Tom the Dancing Bug by Ruben Bolling is quite often brilliant. Never is this more true than when the comic strip satirizes comics itself. God-Man and Harvey Richards Esq., Lawyer for Children are both great recurring features, but they pale before the genius of Super Fun Pak Comix. This recent example made me laugh, because I have often suffered at the cruelty of too-abundant decorative pillows.

Friday, January 9

Art thou ready for some FOOTBALL?

If on the seventh day the toil of armoured men - armed with but their wits and strength, protected by their peers, their grunts, and plastic - attracts attention; if the names of Plaxico and Manning conjure faces and fond thoughts; and if the meter of this humble verse tickles fancy or imagination:

read, then, this link.

[Recovered Scenes from the Tragedy Plaxico by William Shakespeare, by Shane Ryan, on McSweeney's. Phenomenal.]

Friday, January 2

A Soundbite from Sterling

In this year's yearly interview with The WELL, Sterling issues this pronouncement:

I'm inclined to think the model [for local urban resilience in the face of nation-level leadership incompetence] is Italy. Italy has had calamitous Bush-levels of national incompetence during almost its entire 150-year national existence.

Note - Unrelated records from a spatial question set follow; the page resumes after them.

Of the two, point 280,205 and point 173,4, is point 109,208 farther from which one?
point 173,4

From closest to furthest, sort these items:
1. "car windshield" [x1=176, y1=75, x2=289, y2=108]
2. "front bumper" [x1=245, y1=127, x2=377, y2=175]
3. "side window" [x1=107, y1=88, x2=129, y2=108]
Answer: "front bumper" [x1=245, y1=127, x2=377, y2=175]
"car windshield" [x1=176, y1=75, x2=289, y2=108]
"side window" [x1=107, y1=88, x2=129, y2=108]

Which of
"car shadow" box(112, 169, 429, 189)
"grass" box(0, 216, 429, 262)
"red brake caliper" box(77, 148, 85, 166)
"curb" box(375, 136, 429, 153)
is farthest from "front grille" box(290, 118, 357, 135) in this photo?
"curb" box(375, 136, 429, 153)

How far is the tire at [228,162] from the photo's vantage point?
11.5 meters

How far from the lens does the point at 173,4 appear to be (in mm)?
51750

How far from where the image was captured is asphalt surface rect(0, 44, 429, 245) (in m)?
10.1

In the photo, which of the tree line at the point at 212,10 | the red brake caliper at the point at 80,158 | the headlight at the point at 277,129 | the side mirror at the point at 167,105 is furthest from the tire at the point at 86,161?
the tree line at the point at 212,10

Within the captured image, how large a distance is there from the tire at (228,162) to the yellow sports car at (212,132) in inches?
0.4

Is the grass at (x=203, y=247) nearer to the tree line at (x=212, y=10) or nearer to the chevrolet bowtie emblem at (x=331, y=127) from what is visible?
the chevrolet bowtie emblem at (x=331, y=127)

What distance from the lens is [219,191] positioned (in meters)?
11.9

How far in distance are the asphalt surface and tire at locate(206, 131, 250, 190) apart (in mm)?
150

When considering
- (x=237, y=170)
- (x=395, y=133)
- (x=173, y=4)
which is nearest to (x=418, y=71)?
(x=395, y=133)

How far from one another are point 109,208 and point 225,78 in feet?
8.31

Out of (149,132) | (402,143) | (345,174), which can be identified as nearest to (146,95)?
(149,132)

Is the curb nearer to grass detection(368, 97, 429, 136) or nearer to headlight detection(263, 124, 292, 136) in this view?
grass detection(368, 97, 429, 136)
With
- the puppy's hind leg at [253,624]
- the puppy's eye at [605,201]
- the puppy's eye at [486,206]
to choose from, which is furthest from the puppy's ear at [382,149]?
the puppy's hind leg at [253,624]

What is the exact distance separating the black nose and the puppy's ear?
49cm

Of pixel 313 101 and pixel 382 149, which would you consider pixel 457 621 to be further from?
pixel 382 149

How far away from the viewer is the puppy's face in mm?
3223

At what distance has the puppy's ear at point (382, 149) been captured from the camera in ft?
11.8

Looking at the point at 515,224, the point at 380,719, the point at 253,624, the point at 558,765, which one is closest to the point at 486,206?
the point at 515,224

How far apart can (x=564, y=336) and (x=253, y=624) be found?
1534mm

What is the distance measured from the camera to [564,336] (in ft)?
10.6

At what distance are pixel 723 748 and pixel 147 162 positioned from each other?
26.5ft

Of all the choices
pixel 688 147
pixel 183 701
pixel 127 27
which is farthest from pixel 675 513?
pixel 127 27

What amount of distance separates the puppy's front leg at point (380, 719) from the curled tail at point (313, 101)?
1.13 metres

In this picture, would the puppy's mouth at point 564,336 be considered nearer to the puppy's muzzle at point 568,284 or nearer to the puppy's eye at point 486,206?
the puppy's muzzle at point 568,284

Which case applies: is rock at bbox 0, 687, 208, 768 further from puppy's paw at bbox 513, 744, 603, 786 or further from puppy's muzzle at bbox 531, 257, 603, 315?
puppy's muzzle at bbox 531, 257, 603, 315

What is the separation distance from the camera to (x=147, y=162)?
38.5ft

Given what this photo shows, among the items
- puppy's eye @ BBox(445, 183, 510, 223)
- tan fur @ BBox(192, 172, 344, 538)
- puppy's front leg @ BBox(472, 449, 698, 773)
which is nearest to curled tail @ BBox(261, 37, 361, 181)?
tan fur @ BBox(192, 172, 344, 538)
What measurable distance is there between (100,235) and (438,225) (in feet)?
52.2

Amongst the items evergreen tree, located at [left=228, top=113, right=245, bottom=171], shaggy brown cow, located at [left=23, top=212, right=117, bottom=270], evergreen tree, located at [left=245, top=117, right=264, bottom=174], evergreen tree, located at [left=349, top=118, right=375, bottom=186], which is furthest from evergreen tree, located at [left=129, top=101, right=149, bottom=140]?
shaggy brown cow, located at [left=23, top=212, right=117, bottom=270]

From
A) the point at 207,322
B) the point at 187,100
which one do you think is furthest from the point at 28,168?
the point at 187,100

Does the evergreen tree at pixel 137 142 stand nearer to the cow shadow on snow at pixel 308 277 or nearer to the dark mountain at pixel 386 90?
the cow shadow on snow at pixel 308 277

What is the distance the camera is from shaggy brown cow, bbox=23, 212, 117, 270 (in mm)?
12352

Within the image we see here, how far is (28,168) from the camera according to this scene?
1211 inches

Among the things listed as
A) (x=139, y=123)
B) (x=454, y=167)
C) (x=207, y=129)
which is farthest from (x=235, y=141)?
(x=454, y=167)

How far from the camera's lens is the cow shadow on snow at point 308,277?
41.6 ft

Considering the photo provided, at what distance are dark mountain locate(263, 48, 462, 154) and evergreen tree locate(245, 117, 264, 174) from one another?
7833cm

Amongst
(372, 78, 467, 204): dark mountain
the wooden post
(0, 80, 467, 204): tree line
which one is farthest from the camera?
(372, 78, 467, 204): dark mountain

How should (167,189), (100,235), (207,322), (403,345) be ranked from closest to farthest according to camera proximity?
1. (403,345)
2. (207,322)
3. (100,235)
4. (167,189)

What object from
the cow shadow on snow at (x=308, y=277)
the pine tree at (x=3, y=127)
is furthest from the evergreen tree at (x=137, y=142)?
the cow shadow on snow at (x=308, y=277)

So in order to be successful and happy in the face of the kind of collapse that the US may be faced with in the coming years, it has to become more like Italy.

(Aside: one of the problems with this idea is that the USA is geographically much more spread out, and population-wise much less dense, than that boot in the Med is. So the City-State of Boston might work, but Idaho and Wyoming would have two choices: retain a 'state'-like identity and continue to benefit from governmental services (like policing, banking, insurance, and defense) or become homesteaders-with-Internet.)